**Given:**
- Torque applied, 𝑇 = 60 Nm
- Mass moment of inertia of the flywheel, 𝐼 = 12 kgm²
- Time, 𝑡 = 20 s

**To find:**
1) Angular velocity of the flywheel after 20s
2) Number of revolutions the flywheel will make after 20s

**Solution:**

1) **Angular Velocity:**
The torque applied to a flywheel is given by the equation:

𝑇 = 𝐼 𝛼

Where 𝛼 is the angular acceleration.

To find the angular velocity, 𝜔, after a given time, we need to find the angular acceleration first.

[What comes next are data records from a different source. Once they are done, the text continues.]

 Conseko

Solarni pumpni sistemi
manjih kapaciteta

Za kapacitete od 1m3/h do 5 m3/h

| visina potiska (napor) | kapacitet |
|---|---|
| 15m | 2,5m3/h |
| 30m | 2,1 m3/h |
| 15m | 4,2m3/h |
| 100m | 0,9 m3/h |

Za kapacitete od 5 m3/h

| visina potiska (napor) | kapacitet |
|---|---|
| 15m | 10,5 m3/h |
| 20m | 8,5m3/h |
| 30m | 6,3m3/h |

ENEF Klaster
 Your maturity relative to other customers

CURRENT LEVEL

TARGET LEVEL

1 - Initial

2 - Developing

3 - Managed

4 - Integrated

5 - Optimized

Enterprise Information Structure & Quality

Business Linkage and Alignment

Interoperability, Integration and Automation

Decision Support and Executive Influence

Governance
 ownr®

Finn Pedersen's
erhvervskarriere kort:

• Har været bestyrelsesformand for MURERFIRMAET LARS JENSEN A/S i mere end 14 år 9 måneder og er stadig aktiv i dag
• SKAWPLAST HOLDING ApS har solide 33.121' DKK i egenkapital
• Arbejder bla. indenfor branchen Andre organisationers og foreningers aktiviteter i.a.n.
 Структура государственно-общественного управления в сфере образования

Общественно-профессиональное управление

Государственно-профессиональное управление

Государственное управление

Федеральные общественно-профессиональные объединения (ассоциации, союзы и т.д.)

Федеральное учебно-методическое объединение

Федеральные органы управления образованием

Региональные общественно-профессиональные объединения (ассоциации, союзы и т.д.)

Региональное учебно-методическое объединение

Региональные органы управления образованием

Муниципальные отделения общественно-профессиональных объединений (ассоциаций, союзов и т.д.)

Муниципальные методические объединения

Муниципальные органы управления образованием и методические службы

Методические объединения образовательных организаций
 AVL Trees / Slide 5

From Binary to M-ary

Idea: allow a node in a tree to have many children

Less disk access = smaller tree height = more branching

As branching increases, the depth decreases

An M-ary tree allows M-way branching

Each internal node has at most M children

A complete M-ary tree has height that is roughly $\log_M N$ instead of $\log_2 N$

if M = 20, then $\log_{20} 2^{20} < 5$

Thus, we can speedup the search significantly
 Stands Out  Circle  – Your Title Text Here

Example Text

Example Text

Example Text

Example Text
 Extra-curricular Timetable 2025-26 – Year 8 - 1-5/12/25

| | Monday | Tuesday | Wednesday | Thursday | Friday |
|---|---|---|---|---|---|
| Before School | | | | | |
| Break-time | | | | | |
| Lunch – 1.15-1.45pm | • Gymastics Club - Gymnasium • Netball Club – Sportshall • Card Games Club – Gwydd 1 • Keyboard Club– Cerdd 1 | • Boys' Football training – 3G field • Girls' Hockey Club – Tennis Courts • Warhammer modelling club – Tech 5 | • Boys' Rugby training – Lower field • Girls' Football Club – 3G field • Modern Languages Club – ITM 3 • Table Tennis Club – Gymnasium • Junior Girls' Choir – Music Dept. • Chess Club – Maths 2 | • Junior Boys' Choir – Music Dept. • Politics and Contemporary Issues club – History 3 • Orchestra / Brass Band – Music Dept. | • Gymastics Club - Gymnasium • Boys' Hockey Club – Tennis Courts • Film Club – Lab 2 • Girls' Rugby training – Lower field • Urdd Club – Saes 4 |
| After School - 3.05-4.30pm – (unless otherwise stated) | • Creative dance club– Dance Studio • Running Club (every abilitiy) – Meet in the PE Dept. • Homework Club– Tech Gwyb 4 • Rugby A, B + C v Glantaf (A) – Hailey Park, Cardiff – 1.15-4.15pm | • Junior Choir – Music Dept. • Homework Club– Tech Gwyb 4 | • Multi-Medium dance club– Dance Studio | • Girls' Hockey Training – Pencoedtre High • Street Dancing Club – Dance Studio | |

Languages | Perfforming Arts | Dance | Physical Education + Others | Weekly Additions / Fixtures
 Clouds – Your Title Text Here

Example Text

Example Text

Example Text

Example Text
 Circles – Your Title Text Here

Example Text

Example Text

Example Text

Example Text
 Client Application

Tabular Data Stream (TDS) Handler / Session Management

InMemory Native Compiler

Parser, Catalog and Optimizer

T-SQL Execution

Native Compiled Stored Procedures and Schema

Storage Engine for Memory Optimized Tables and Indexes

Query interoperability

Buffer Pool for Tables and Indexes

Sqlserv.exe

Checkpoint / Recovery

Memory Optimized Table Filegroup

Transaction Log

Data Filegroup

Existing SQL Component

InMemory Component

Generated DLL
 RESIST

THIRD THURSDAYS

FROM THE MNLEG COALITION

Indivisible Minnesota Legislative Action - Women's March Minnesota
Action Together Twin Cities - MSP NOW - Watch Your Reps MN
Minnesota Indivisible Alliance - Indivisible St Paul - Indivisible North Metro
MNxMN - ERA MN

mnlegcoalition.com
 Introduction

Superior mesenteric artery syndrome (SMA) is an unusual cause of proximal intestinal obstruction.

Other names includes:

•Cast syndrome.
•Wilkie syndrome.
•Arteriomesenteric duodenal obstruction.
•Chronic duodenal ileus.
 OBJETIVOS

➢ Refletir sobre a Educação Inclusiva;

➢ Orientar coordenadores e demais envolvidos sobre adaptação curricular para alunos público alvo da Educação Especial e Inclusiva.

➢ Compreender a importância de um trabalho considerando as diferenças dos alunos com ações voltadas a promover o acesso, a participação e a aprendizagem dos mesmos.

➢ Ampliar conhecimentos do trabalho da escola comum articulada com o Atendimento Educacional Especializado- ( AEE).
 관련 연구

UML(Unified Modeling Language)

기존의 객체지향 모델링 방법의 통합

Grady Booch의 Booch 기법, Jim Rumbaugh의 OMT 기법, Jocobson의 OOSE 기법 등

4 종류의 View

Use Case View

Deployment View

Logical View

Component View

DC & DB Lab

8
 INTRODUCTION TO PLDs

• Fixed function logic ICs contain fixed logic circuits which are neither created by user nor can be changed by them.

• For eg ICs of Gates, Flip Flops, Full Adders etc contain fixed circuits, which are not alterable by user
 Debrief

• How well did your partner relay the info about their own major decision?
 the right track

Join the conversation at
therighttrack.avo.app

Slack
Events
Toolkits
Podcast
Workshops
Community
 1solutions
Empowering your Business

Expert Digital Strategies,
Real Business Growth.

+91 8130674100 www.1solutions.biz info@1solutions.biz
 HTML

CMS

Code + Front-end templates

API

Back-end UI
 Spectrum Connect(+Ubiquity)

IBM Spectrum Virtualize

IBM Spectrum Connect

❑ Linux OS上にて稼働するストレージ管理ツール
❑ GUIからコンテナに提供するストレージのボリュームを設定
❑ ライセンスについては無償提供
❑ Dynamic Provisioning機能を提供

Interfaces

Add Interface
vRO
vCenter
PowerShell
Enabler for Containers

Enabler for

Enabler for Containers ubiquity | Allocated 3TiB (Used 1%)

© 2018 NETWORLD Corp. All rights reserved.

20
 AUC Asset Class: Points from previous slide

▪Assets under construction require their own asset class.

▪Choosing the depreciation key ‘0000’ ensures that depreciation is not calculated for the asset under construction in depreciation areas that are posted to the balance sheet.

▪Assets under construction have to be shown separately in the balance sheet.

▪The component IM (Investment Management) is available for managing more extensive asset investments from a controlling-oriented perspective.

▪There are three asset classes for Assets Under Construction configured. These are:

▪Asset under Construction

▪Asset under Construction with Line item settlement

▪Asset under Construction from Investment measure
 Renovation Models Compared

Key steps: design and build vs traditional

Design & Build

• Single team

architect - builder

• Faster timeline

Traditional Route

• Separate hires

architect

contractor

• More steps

The moment of inertia, 𝐼, is given by the equation:

𝐼 = 𝑚𝑎𝑠𝑠 × 𝑟²

Where 𝑚𝑎𝑠𝑠 is the mass of the flywheel and 𝑟 is the radius of the flywheel.

Given that 𝑚𝑎𝑠𝑠 = 12 kgm², we can rearrange the equation to solve for 𝑟:

12 kgm² = 𝑚𝑎𝑠𝑠 × 𝑟²
𝑟² = 12 kgm² / 𝑚𝑎𝑠𝑠
𝑟² = 12 kgm² / 12 kg
𝑟² = 1 m²
𝑟 = 1 m

Now, we can substitute the values of 𝑡 = 20 s, 𝐼 = 12 kgm², and 𝑟 = 1 m into the torque equation:

60 Nm = (12 kgm²) × 𝛼
𝛼 = 60 Nm / 12 kgm²
𝛼 = 5 rad/s²

The angular acceleration, 𝛼, is 5 rad/s².

Using the equation:

𝜔 = 𝜔₀ + 𝛼𝑡

Where 𝜔₀ is the initial angular velocity (which is zero in this case), 𝜔 is the final angular velocity, 𝛼 is the angular acceleration, and 𝑡 is the time.

Substituting the values into the equation:

𝜔 = 0 + (5 rad/s²) × 20 s
𝜔 = 100 rad/s

Therefore, the angular velocity of the flywheel after 20s is 100 rad/s.

2) **Number of Revolutions:**
The number of revolutions, 𝑁, can be calculated using the equation:

𝑁 = 𝜔 / (2𝜋)

Substituting the value of 𝜔 = 100 rad/s into the equation:

𝑁 = 100 rad/s / (2𝜋)
𝑁 ≈ 15.92 revolutions

Therefore, the flywheel will make approximately 15.92 revolutions after 20s.

In summary,
- The angular velocity of the flywheel after 20s is 100 rad/s.
- The flywheel will make approximately 15.92 revolutions after 20s.